I'm trying to teach myself some programming language principles by going through various texts/problem sets I find online about lambda calculus. Haven't gotten too far and I'm still trying to work the whole thing out. One statement I'm confused by is this:
If we assume λy.λx.x = λy.λx.yx then we can say that any two lambda terms are equal.

I'm sort of scratching my head on why this is true. Any explanations or leading statements would be much appreciated.

Thanks!
• Feb 12th 2009, 03:37 PM
epsilon
Here is my current idea:

Take two λ-terms: A,B

(λy.λx.x)AB = B
(λy.λx.yx)AB = AB

Under our assumption B = AB, thus A is the identity function.

(λy.λx.x)BA = A
(λy.λx.yx)BA = BA

Under our assumption A = BA, thus B is the identity function.

Thus A = B.

Does this proof sound reasonable? Is the identity function unique?
• Feb 12th 2009, 03:42 PM
epsilon
But any identity function must be unique, right?

Let I, I' be identity functions in λ-calculus.

II' = I
II' = I'

Thus I = I'

Does this work in λ-calculus?
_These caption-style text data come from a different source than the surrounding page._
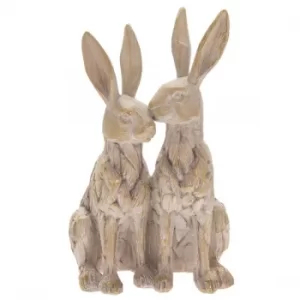 Image of Driftwood Twin Hares by Lesser & Pavey
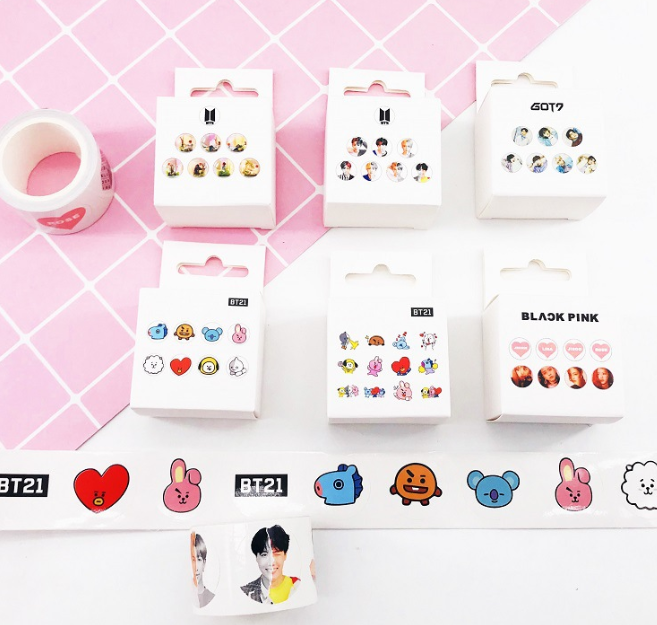 BTS Stickers Image 2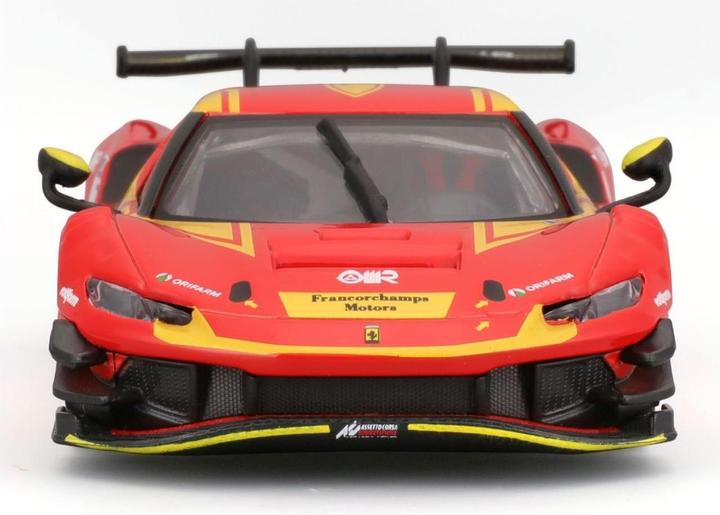 Actual product image Bburago Ferrari Racing 296 GT3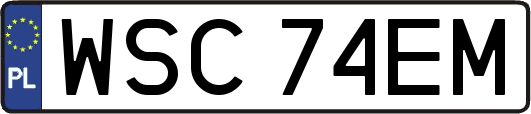 WSC74EM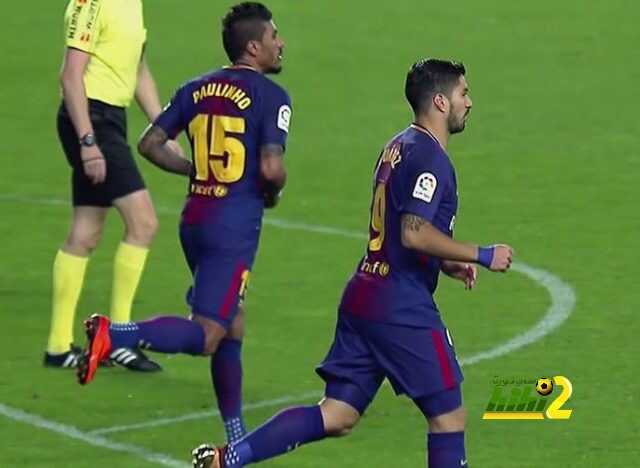 سويسداد يضرب برشلونة بالهدف الثاني ..!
Does anyone know?
• Feb 13th 2009, 10:02 PM
sleepingcat
I'm assuming beta-equivalence is used here, so we have the reduction rule
${M =_\beta M'}\over{MN =_\beta M'N}$

We can do
$(\lambda y.\lambda x.x)(\lambda x.M)N =_\beta N$
$(\lambda y.\lambda x.yx)(\lambda x.M)N =_\beta M$
ergo $M =_\beta N$ for all M,N.

I don't know if all identities are beta-equivalent though, sorry :/